いわゆる「会社設立」の手続きは、一般にステップ5のみではなくステップ7~9の内部的な手続きや書類整備を持って完了するものですが、タイミング的には定款登録後すぐに連邦雇用者識別番号(EIN)を取得するとよいと思います。

連邦雇用者識別番号 (EIN) は事業者の連邦IDとなる番号で、その名のように雇用を行う事業のみならず、ほぼすべての事業について連邦上IDとして統一的に用いられる番号です。税務当局への申請で入手をすることになりますが、その後銀行口座の開設や、州当局への手続きの際に、必要になります。個人事業主も事業用IDを取得することができます。
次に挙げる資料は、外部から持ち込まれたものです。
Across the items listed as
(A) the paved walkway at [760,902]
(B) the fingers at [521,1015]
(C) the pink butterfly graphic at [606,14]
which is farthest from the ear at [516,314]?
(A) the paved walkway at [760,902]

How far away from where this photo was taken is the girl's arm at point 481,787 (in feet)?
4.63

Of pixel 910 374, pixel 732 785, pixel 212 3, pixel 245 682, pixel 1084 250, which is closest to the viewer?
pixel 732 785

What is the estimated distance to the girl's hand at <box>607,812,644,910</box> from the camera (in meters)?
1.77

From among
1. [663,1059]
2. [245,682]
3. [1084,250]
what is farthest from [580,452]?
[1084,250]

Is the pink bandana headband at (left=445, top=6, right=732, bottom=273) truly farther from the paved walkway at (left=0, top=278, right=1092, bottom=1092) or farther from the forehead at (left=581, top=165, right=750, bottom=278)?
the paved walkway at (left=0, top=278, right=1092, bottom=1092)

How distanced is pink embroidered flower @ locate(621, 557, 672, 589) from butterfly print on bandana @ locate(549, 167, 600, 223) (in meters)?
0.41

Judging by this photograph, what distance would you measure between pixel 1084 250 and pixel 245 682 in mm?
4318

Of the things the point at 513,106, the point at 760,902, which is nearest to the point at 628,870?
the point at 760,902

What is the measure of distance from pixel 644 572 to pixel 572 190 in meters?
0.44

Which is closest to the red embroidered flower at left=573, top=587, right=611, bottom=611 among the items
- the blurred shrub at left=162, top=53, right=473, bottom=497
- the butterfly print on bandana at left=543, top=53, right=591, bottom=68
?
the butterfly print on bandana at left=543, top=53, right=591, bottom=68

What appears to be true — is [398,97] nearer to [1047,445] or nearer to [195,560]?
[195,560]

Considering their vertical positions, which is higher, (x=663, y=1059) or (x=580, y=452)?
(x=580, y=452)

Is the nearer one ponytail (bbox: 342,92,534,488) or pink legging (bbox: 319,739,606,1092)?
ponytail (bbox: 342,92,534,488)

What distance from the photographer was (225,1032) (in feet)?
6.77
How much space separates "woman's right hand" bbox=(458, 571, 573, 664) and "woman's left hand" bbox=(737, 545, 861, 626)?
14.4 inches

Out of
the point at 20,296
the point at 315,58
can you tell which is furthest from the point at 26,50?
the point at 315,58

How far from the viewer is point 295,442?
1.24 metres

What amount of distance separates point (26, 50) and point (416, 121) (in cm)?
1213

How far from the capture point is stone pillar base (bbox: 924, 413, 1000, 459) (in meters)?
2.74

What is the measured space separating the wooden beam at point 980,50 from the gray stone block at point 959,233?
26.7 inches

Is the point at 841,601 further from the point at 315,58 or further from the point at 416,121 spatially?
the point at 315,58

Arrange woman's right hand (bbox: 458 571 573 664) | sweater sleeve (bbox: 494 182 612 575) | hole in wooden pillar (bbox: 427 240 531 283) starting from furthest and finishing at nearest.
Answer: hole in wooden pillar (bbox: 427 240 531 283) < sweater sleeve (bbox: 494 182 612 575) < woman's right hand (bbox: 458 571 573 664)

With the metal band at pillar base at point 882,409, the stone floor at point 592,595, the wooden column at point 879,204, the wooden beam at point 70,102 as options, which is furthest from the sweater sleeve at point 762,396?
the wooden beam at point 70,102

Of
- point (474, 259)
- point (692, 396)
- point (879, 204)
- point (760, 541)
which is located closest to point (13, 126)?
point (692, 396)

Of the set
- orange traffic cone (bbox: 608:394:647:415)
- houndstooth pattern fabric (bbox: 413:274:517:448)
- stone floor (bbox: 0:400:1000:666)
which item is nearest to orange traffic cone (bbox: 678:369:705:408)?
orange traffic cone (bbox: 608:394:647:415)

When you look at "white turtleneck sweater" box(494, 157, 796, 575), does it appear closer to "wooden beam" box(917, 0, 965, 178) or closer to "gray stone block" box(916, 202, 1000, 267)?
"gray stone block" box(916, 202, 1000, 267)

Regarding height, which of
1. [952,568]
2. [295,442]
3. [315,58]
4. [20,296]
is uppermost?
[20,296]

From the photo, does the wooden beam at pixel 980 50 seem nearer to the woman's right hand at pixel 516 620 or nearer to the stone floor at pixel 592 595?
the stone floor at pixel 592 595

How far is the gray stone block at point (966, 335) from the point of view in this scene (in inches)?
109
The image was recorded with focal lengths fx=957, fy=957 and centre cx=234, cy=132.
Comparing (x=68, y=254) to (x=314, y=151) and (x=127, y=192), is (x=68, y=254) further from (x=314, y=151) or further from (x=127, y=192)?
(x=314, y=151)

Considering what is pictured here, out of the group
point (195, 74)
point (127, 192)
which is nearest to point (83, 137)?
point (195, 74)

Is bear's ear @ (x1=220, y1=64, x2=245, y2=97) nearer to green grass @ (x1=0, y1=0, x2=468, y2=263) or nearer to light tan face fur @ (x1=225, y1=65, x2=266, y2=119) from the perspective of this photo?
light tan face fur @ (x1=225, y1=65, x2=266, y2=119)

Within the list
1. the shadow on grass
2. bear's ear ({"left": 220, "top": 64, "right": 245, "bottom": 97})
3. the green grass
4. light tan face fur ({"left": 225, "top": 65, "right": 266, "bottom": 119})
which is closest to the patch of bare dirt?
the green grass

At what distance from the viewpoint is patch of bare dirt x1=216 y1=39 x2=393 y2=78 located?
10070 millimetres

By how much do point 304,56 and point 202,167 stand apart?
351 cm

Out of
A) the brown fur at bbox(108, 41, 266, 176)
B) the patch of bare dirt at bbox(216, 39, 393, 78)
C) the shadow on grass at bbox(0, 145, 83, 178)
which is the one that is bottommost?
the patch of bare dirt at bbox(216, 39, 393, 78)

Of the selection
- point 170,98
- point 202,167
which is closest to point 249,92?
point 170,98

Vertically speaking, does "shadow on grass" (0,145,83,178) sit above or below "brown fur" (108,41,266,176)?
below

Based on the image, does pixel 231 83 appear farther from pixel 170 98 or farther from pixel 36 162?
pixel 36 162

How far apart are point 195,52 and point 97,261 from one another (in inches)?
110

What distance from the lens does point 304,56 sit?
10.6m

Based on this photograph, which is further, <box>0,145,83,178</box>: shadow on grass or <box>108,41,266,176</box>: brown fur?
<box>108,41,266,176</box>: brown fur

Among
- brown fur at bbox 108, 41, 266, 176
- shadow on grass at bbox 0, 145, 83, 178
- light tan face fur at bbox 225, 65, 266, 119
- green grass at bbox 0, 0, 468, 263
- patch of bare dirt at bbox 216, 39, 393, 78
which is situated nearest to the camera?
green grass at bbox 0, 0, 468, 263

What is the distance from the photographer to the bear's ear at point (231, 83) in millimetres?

取得は連邦税務当局(IRS)へ「SS-4」フォームを提出することで行われます。郵送やオンラインでの取得が可能で、責任者の属性などの条件が整えば、オンラインで即時に取得することも可能です。オンラインでも取得に数週間かかる場合がありますので、申請時に注意が必要です。また税務上の事業にかかる必要情報を提出することになりますので、申請内容をSS-4に署名をして紙で申請する以外の場合は、申請内容の記録を残すようにしてください。当初の申請時の内容を誤って提出しており、かつその内容が明確でない場合に、後から情報修正に手間取る場合が散見されます。

STEP7
設立州以外の事業遂行州への登録

米国会社法は州の法律に基づきますので、場合によっては設立州と事業遂行州を区別して、特定の州での会社設立後、事業遂行州で州外会社(Foreign Corporation/LLC)として州会社登録局への登録を行うことをすることがあります。この判断は原則的に税務上の有利不利という観点からのものではなく、会社法的なリスク管理の観点からの判断になります。また2州への登録が税務的には必ずしも不利になるわけではありません。各州での具体的な登録手続きは異なりますが、基本的には簡便な手続きで終わることが多いです。なお州の税務登録や雇用者登録などは別途必要になってきます。

STEP8
必要な内部決議(決議書含め会社設立書類の整備)

一般的には発起人が最初の取締役を選びます。その後、発起人が定款の記録年月日と、取締役名を記載してサイン。ここで指名された取締役が取締役就任届けにサインした後、発起人は辞任します。その後は設立時の株主総会(または書面による株主決議)と取締役会(書面による取締役の決議)を行い、By-Law (Corporation)と呼ばれる付属定款またはOperating Agreement (LLC)と呼ばれる経営管理契約(それぞれ会社の詳細管理ルールを定めたもの)の内容を含めて、一連の設立行為を承認し、Officer(執行役員)を選任します。

STEP9
株券の発行とコーポレート・キットの整備

会社の所有権を具体的に表象する株券(Stock Certificate(Corporationの場合)やMembership Certificate (LLCの場合))を発行することを選択する場合、その書類を準備して、特定のオフィサーが署名を行います。また関連してコーポレートキットと呼ばれる一連の書類を綴じて保存するためのバインダーやコーポレートシール(Corporate Seal)インボイス=刻印を押すためのツールを用意します。日本のような会社印としての役割を果たすものではなく、運営開始後もコーポレートシールを使わねばならない機会は非常に限られると思います。

STEP10
銀行口座の開設

銀行口座の開設に関しては、ステップ5の会社州登録とステップ6の連邦税務番号の取得ができれば、すぐに行えます。銀行口座開設は、各銀行のポリシーに基づくので、法律で定まっている会社設立手続きそのものよりも不確実性が高いので注意が必要です。特に外国からの投資が関係する場合(海外子会社の場合も含む)、銀行側から見て懸念される点がありますので、一筋縄に開設まで行かない場合も可能性的にはある点や、開設後もまれに急に閉鎖が求められるようなケースもあります。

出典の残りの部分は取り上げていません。